(Stored items from a collection)
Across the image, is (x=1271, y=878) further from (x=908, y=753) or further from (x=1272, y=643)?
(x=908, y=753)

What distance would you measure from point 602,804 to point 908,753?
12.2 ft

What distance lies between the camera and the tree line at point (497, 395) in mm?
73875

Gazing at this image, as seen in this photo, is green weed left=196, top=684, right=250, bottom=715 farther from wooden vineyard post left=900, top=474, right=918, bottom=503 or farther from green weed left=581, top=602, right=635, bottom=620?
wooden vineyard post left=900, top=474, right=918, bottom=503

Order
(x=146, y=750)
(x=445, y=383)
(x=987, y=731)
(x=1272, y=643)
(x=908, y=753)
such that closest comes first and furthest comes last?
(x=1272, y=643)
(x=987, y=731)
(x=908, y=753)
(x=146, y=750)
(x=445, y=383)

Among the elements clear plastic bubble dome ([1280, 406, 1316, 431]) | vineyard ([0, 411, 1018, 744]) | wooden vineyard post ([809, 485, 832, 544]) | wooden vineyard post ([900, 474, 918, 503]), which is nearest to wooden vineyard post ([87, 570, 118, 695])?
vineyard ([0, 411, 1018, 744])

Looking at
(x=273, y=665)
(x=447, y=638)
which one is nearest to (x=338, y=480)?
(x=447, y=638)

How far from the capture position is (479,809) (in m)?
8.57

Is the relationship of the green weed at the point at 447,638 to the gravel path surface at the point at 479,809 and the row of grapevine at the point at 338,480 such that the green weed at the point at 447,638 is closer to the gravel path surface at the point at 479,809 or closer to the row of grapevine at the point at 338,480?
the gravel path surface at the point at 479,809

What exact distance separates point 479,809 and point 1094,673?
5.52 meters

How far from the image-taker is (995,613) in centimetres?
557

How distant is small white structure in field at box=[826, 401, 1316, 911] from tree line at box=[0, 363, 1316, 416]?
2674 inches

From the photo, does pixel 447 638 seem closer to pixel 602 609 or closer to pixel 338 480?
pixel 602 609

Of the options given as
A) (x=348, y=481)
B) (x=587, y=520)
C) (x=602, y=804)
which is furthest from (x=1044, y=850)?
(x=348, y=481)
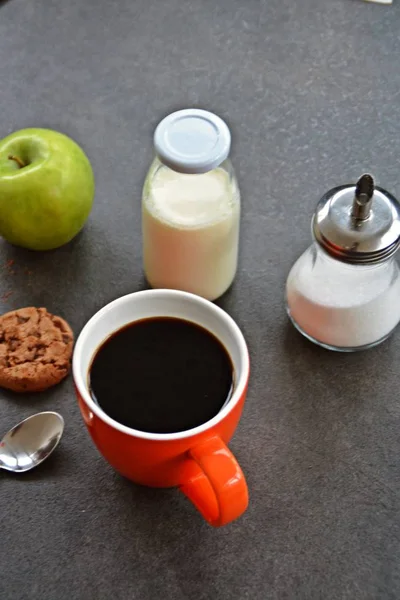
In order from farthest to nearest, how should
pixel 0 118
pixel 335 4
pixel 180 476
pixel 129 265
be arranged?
pixel 335 4 < pixel 0 118 < pixel 129 265 < pixel 180 476

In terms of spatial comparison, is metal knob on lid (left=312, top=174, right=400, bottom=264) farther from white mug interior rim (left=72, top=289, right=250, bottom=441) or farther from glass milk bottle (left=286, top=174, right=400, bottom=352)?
white mug interior rim (left=72, top=289, right=250, bottom=441)

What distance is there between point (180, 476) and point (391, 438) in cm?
22

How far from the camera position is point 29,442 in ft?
2.31

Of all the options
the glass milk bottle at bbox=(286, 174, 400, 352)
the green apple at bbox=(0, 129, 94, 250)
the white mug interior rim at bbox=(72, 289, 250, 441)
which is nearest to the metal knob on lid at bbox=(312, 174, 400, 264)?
the glass milk bottle at bbox=(286, 174, 400, 352)

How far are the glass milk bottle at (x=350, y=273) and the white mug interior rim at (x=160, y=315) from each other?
0.12 metres

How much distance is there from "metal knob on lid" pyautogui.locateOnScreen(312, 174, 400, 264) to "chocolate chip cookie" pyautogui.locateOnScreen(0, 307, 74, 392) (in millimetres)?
268

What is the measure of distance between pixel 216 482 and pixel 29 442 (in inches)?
8.7

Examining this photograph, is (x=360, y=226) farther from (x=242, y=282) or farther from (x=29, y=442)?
(x=29, y=442)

§ Problem to work on: Rewrite the data from the line with "Examining this photograph, is" through the end, requests included, multiplying every coordinate in the answers by 2.1 and rounding to whole numbers with halves rounded up. Leave the coordinates in the requests as they are.

§ Exercise answer:
Examining this photograph, is (x=360, y=226) farther from (x=242, y=282) or farther from (x=29, y=442)?
(x=61, y=928)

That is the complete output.